Bible Reading & Meditation                                                 Reference:  Matt. 5:10-12

 

            Message of the verses:  10 “Blessed are those who have been persecuted for the sake of righteousness, for theirs is the kingdom of heaven. 11 “Blessed are you when people insult you and persecute you, and falsely say all kinds of evil against you because of Me. 12 “Rejoice and be glad, for your reward in heaven is great; for in the same way they persecuted the prophets who were before you.”

 

            We ended yesterday’s SD by talking about the promised blessings that believers have on this earth, but we can also say that not every believer is rewarded in this life with things of this life.  However every believer is rewarded in this life with the comfort, strength, and joy of his indwelling Lord.  Another thing is he is also blessed with the assurance that no service or sacrifice that he gives for the service of the Lord will be in vain.

 

            John MacArthur tells a story in his commentary that comes from a sequel of Don Richardson’s book “Peace Child” which he entitled “Lords of the Earth.”  “He tells the story of Stan Dale, another missionary to Irian Jaya, Indonesia, who ministered to the Yali tribe in the Snow Mountains.
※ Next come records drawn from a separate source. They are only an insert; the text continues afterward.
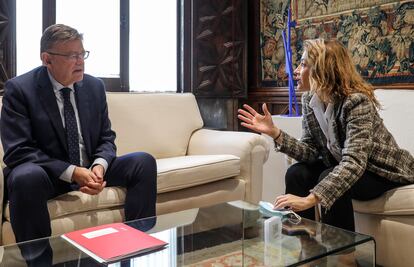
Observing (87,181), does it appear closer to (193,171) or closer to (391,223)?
(193,171)

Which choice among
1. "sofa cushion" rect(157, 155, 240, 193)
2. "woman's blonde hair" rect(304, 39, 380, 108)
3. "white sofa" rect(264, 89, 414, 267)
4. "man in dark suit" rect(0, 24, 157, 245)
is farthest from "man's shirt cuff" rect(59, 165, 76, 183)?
"white sofa" rect(264, 89, 414, 267)

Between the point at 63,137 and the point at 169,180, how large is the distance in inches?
19.8

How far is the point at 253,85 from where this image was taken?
3.90m

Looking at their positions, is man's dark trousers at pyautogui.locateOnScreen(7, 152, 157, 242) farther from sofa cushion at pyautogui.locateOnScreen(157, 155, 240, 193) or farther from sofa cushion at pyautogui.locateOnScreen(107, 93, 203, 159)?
sofa cushion at pyautogui.locateOnScreen(107, 93, 203, 159)

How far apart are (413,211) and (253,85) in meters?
2.43

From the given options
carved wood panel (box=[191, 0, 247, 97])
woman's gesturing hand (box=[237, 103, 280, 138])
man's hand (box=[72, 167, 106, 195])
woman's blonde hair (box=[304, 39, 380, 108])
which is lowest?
man's hand (box=[72, 167, 106, 195])

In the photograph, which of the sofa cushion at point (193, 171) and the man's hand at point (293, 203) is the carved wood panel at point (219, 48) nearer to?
the sofa cushion at point (193, 171)

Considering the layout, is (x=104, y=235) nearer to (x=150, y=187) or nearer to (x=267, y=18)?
(x=150, y=187)

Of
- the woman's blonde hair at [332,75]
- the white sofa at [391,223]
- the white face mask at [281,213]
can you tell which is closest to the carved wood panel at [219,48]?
the woman's blonde hair at [332,75]

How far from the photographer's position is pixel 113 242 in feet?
3.88

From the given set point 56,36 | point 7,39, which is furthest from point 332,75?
point 7,39

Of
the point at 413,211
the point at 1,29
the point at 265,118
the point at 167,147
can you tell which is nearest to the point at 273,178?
the point at 167,147

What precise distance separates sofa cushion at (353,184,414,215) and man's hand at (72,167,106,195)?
3.47 feet

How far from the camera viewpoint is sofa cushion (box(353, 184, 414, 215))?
1.62 m
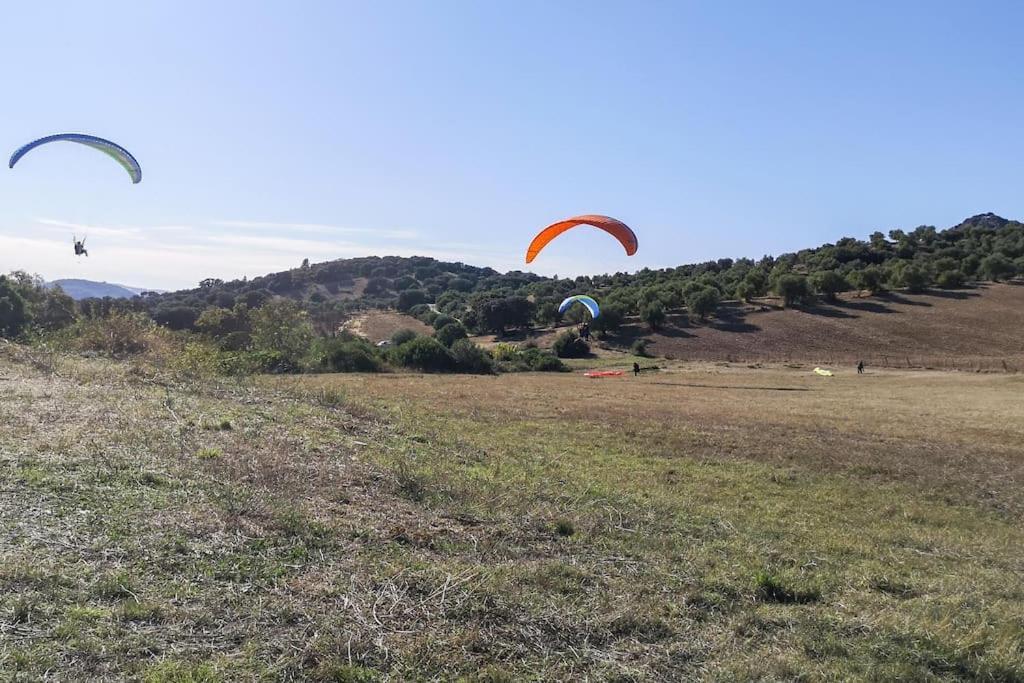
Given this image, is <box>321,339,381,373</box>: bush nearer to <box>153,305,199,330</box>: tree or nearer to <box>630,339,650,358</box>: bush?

The Yali had one of the strictest known religions in the world.  For a tribe member even to question, much less disobey, one f its tenets brought instant death.  There could never be any change of modification.  The Yali had many sacred spots scattered throughout their territory.  If even a small child were to crawl onto one of those sacred pieces of ground, he was considered defiled and cursed.  To keep the whole village from being involved in that curse, the child would be thrown into the rushing Heluk River to drown and be washed downstream.

 

            “When Stan Dale came with his wife and four children to the cannibalistic people he was not long tolerated.  He was attacked one night and miraculously survived being shot with five arrows.  After treatment in a hospital he immediately returned to the Yali.  He worked unsuccessfully for several years, and the resentment and hatred of the tribal priests increased.  One day as he, another missionary named Phil Masters, and a Dani tribesman named Yemu were facing what they knew was an imminent attack, the Yali suddenly came upon them. As the others ran for safety Stan and Yemu remained back, hoping somehow to dissuade the Yali from their murderous plans.  As Stan confronted his attackers, they shot him with dozens of arrows.  As the arrows entered his flesh he would pull them out and break them in two.  Eventually he no longer had the strength to pull the arrows out, but he remained standing.

 

            “Yemu ran back to where Phil was standing, and Phil persuaded him to keep running.  With his eyes fixed on Stan, who was still standing with some fifty arrows in his body, Phil remained where he was and was himself soon surrounded by warriors.  The attack had begun with hilarity, but it turned to fear and desperation when they saw that Stan did not fall.  Their fear increased when it took nearly as many arrows to down Phil as it had Stan.  They dismembered the bodies and scattered them about the forest in an attempt to prevent the resurrection of which they had heard the missionaries speak.  But the back of their ‘unbreakable’ pagan system was broken, and though the witness of the two men who were not afraid to die in order to bring the gospel to this lost and violent people, the Yali tribe and many others in the surrounding territory came to Jesus Christ.  Even Stan’s fifth child, a baby at the time of this incident, was saved reading the book about his father.

 

            “Stan and Phil were not rewarded in this life with the things of this life.  But they seem to have been double-blessed with the comfort, strength, and joy of their indwelling Lord—and the absolute confidence that their sacrifice for Him would not be in vain.”

 

            We also spoke of a millennial aspect to the kingdom blessing.  When our Lord Jesus Christ establishes His 1000 year reign on earth, we, as believers, will be co-regents with Him over that wonderful, renewed earth as seen in Revelation 20:4.

 

            As we have looked closely at the Beatitudes we can see that they begin and also end with the promise of “the kingdom of heaven.”  “3 "Blessed are the poor in spirit, for theirs is the kingdom of heaven.”  MacArthur writes that “The major promise of the Beatitudes is that in Christ we become kingdom citizens now and forever.  No matter what the world does to us, it cannot affect our possession of Christ’s kingdom.”